§ **REQUIREMENT**
Please state how many lines below include the word "Glass"; the reply should be the number only.

§ **DATA FOR THE TASK**
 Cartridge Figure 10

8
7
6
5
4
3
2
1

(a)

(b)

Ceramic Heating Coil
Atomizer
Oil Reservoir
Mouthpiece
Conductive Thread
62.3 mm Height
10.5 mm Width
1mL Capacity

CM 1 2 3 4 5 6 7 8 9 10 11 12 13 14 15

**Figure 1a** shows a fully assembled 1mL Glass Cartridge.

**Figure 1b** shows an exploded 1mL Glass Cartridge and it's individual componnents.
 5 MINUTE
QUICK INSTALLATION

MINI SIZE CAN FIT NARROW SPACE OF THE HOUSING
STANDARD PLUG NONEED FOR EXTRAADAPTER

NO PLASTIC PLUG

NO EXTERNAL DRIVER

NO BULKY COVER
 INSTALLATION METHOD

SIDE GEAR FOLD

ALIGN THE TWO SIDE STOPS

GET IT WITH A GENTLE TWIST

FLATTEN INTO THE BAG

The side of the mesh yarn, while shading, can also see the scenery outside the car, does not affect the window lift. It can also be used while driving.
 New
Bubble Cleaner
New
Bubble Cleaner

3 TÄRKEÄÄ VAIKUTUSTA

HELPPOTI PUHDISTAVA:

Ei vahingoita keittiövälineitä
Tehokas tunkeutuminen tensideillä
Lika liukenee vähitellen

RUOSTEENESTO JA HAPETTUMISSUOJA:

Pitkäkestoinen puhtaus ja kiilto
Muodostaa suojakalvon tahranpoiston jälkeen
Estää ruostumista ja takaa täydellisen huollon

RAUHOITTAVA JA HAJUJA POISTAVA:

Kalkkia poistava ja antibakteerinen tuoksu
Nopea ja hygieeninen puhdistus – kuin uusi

§ **SOLUTION TO THIS TASK**
2